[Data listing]

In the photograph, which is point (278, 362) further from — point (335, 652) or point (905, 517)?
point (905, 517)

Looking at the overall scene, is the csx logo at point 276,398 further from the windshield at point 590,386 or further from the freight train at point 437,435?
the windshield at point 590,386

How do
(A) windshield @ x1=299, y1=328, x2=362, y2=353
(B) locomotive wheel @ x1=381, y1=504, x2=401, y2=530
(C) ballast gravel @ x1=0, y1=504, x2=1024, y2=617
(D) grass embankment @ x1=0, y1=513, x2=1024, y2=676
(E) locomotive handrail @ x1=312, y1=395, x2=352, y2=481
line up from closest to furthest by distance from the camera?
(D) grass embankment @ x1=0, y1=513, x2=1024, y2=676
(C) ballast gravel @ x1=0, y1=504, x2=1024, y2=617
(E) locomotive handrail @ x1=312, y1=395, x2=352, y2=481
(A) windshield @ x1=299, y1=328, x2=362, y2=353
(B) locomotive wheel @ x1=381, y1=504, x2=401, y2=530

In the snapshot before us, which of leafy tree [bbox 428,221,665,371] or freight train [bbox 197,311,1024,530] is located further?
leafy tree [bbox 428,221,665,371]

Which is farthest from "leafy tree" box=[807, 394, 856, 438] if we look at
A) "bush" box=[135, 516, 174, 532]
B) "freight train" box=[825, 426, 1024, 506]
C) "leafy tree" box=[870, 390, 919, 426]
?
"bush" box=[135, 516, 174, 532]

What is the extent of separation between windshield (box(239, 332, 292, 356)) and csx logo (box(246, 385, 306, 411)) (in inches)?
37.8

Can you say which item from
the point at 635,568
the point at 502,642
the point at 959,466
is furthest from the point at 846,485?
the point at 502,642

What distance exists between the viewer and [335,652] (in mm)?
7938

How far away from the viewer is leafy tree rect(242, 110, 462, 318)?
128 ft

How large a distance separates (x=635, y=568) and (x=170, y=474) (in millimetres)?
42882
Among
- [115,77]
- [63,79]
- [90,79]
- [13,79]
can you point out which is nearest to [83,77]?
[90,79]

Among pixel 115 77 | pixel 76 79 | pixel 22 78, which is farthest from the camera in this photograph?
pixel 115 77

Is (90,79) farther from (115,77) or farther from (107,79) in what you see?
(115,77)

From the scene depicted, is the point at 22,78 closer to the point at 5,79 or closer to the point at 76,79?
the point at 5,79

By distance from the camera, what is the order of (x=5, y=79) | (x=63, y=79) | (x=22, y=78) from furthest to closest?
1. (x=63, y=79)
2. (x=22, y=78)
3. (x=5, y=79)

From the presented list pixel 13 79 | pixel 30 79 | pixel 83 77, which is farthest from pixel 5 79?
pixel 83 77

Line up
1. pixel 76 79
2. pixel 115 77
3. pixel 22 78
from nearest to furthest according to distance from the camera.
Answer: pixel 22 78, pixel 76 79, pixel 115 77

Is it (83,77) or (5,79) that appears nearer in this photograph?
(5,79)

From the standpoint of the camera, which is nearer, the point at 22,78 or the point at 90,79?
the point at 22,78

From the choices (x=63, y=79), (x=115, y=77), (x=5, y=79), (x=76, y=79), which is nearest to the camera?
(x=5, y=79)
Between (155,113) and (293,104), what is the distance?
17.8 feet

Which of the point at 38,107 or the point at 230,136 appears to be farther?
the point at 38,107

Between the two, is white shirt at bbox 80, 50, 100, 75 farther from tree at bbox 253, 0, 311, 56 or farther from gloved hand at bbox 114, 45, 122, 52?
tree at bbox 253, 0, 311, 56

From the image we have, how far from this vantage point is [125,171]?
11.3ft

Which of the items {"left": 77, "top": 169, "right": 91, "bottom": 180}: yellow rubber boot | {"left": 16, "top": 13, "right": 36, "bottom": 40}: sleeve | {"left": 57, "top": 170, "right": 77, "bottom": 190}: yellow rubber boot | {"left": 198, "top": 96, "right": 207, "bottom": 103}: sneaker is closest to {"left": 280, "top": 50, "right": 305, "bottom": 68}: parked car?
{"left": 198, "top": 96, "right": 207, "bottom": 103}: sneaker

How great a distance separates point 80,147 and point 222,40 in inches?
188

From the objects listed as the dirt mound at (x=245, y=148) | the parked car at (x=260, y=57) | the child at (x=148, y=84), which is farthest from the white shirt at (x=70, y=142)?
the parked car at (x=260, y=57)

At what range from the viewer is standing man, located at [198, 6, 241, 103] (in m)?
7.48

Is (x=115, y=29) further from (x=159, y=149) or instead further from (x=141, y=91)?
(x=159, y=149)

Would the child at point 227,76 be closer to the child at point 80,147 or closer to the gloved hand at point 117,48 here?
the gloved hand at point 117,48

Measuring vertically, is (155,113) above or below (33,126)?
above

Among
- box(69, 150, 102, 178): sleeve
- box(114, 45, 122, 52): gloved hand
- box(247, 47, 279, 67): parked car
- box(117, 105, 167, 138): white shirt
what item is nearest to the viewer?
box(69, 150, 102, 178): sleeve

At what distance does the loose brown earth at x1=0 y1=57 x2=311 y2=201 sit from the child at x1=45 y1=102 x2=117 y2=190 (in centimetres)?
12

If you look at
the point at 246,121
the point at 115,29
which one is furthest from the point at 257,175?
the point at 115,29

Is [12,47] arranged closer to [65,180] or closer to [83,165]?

▶ _Task to complete_
Recopy the entries above in their entirety, exactly.

▶ _Solution for this exercise_
In the photograph, which is point (278, 362) further from — point (335, 652) or point (905, 517)?
point (905, 517)

Looking at the overall scene, is the csx logo at point 276,398 further from the windshield at point 590,386 or further from the freight train at point 437,435?
the windshield at point 590,386

How do
(A) windshield @ x1=299, y1=328, x2=362, y2=353
(B) locomotive wheel @ x1=381, y1=504, x2=401, y2=530
(C) ballast gravel @ x1=0, y1=504, x2=1024, y2=617
(D) grass embankment @ x1=0, y1=513, x2=1024, y2=676
(E) locomotive handrail @ x1=312, y1=395, x2=352, y2=481
line up from closest to furthest by distance from the camera?
(D) grass embankment @ x1=0, y1=513, x2=1024, y2=676
(C) ballast gravel @ x1=0, y1=504, x2=1024, y2=617
(E) locomotive handrail @ x1=312, y1=395, x2=352, y2=481
(A) windshield @ x1=299, y1=328, x2=362, y2=353
(B) locomotive wheel @ x1=381, y1=504, x2=401, y2=530

In the snapshot before us, which of leafy tree [bbox 428,221,665,371] or freight train [bbox 197,311,1024,530] is located further?
leafy tree [bbox 428,221,665,371]

Which is farthest from "leafy tree" box=[807, 394, 856, 438] if we look at
A) "bush" box=[135, 516, 174, 532]
B) "freight train" box=[825, 426, 1024, 506]
C) "leafy tree" box=[870, 390, 919, 426]
?
"bush" box=[135, 516, 174, 532]

What is the extent of separation between windshield (box(239, 332, 292, 356)) and csx logo (box(246, 385, 306, 411)) (in inches)?
37.8

Can you say which item from
the point at 635,568
the point at 502,642
the point at 959,466
is furthest from the point at 846,485?
the point at 502,642

What distance exists between the viewer and [335,652] (in mm)?
7938

How far away from the viewer is leafy tree rect(242, 110, 462, 318)?
128 ft

How large a distance separates (x=635, y=568) and (x=170, y=474) (in millimetres)?
42882
Among
- [115,77]
- [63,79]
- [90,79]
- [13,79]
can you point out which is nearest to [83,77]?
[90,79]

Among pixel 115 77 | pixel 76 79 | pixel 22 78, which is farthest from the camera in this photograph?
pixel 115 77

Is (90,79) farther from (115,77) or farther from (107,79) in what you see?
(115,77)

From the scene depicted, is the point at 22,78 closer to the point at 5,79 or closer to the point at 76,79?
the point at 5,79

By distance from the camera, what is the order of (x=5, y=79) | (x=63, y=79) | (x=22, y=78) from furthest to closest?
1. (x=63, y=79)
2. (x=22, y=78)
3. (x=5, y=79)

From the presented list pixel 13 79 | pixel 30 79 | pixel 83 77, which is farthest from pixel 5 79?
pixel 83 77

Line up
1. pixel 76 79
2. pixel 115 77
3. pixel 22 78
from nearest to furthest according to distance from the camera.
Answer: pixel 22 78, pixel 76 79, pixel 115 77

Is it (83,77) or (5,79) that appears nearer in this photograph?
(5,79)

From the standpoint of the camera, which is nearer, the point at 22,78 or the point at 90,79?
the point at 22,78

From the choices (x=63, y=79), (x=115, y=77), (x=5, y=79), (x=76, y=79), which is nearest to the camera?
(x=5, y=79)
Between (155,113) and (293,104), what is the distance?
17.8 feet

Which of the point at 38,107 or the point at 230,136 appears to be farther?
the point at 38,107

Between the two, is white shirt at bbox 80, 50, 100, 75 farther from tree at bbox 253, 0, 311, 56 or farther from gloved hand at bbox 114, 45, 122, 52?
tree at bbox 253, 0, 311, 56

From the image we have, how far from this vantage point is [125,171]?
11.3ft

Which of the items {"left": 77, "top": 169, "right": 91, "bottom": 180}: yellow rubber boot | {"left": 16, "top": 13, "right": 36, "bottom": 40}: sleeve | {"left": 57, "top": 170, "right": 77, "bottom": 190}: yellow rubber boot | {"left": 198, "top": 96, "right": 207, "bottom": 103}: sneaker is closest to {"left": 280, "top": 50, "right": 305, "bottom": 68}: parked car?
{"left": 198, "top": 96, "right": 207, "bottom": 103}: sneaker

How great a distance separates point 80,147 and point 222,40 in inches?
188

From the objects listed as the dirt mound at (x=245, y=148) | the parked car at (x=260, y=57) | the child at (x=148, y=84), which is farthest from the white shirt at (x=70, y=142)?
the parked car at (x=260, y=57)

At what range from the viewer is standing man, located at [198, 6, 241, 103] (in m)?
7.48

Is (x=115, y=29) further from (x=159, y=149) or instead further from (x=141, y=91)?
(x=159, y=149)

Would the child at point 227,76 be closer to the child at point 80,147 or closer to the gloved hand at point 117,48 here?
the gloved hand at point 117,48

Measuring vertically, is (155,113) above or below (33,126)?
above

Among
- box(69, 150, 102, 178): sleeve
- box(114, 45, 122, 52): gloved hand
- box(247, 47, 279, 67): parked car
- box(117, 105, 167, 138): white shirt
what item is nearest to the viewer?
box(69, 150, 102, 178): sleeve

At what distance does the loose brown earth at x1=0 y1=57 x2=311 y2=201 sit from the child at x1=45 y1=102 x2=117 y2=190 (in centimetres)?
12

If you look at
the point at 246,121
the point at 115,29
which one is furthest from the point at 257,175?
the point at 115,29

Is [12,47] arranged closer to [65,180] or closer to [83,165]?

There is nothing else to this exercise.